Barnaby Andrews, an “IMBROIDERER,” placed a notice in the October 22, 1770, edition of the New-York Gazette and Weekly Mercury to advertise his many services. He described four different branches of his business to attract prospective customers. Andrews commenced with the most obvious, proclaiming that he “MAKES all Sorts of Gold, Silver, and Silk for Men and Womens Ware” as well as “Pulpit Cloths, Tassels and Fringes.” As a related service, he informed the public that he “cleans all Sorts of Gold and Silver Lace.” These were the types of work expected of embroiderers.

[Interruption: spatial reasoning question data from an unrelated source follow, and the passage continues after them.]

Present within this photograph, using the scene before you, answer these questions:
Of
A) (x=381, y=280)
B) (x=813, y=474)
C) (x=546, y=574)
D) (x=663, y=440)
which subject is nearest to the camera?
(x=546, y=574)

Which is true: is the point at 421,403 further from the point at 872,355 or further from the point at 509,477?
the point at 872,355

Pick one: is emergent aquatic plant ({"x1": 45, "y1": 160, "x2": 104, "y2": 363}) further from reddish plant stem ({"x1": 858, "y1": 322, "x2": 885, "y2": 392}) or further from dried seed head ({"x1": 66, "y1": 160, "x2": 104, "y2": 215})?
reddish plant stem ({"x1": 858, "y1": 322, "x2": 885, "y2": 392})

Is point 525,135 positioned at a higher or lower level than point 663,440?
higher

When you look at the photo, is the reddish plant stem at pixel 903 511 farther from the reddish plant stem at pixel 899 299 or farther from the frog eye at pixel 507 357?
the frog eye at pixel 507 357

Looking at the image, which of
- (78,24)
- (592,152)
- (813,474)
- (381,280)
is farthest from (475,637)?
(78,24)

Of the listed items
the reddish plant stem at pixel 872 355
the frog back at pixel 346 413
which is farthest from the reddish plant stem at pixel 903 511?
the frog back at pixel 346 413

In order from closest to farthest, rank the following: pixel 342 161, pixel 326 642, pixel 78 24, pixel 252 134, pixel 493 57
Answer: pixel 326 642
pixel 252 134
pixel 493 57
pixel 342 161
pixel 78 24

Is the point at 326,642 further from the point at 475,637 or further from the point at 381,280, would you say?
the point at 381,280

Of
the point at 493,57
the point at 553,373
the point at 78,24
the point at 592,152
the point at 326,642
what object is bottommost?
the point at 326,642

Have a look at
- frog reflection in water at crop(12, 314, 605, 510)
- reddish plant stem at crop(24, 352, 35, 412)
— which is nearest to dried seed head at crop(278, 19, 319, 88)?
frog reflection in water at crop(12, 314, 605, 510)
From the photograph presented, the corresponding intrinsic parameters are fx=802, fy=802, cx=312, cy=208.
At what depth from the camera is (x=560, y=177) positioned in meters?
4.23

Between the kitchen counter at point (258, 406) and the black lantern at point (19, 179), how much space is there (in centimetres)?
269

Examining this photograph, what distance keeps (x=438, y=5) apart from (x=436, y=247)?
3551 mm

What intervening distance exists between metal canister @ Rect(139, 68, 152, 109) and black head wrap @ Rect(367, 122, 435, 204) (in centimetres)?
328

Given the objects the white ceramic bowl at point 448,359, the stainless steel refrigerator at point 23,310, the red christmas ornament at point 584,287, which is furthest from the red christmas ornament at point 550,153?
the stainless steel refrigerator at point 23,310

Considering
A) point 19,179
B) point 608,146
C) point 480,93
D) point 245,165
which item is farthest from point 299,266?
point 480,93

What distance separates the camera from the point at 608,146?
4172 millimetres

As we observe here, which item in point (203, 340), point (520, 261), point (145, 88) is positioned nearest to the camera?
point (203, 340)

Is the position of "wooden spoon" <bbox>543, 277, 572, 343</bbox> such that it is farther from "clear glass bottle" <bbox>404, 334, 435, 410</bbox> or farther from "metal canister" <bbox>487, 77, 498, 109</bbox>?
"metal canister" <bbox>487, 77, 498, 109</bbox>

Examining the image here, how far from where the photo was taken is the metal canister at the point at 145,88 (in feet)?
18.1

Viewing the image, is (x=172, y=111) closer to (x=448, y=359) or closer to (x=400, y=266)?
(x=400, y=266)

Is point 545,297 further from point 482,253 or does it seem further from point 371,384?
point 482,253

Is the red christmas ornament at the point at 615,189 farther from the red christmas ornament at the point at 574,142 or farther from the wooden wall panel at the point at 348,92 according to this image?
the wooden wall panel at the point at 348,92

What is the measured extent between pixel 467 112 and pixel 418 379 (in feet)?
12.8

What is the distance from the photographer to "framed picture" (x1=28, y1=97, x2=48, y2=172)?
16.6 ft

Yet Andrews provided two other services beyond making and maintaining embroidery. He offered to impart his skills to “Any Lady” who wished to take lessons. When it came to leisure activities and household production, after all, embroidery was predominantly a feminine pastime. Prospective pupils had two option when it came to the location for their lessons. They could choose to have Andrews visit them at home, certainly a convenience, but they could also opt for the embroiderer’s lodgings on Broad Street. Either way, the advertisement suggested that they would receive more personalized attention from Andrews than they would from schoolmistresses who included sewing and simple embroidery in their curriculum for girls and young women.
In addition to embroidery, Andrews also made “all Sort of Paper Work” and “Hat, Patch and Bonnet Boxes” for storing some of the items that women used to adorn their faces and heads. Madeline Siefke Estill explains that patch boxes were “indices of gentility” similar to snuff boxes and tobacco boxes. Patches were made from “a wide range of materials – black silk, velvet, paper, or red leather – and cut into a variety of shapes and sizes” to be “applied to the face or bosom with mastic.” Patches served several purposed, including lending “an impression of formal distinction and enhanc[ing] one’s beauty and desirability.” While patches could be used to disguise blemishes, women also wore them to “appear younger and more fashionable.” Andrews asserted that he made his boxes “in the neatest and best Fashion,” suitable accouterments for genteel women to collect, display, or even give as gifts.
Andrews aimed his advertisement primarily at the local gentry, those who had the means to acquire silks and lace as well as the leisure time to learn embroidery as a diversion. Like many other artisans, he provided the means for his clients to perform gentility though he could not claim admission to the ranks of the genteel himself.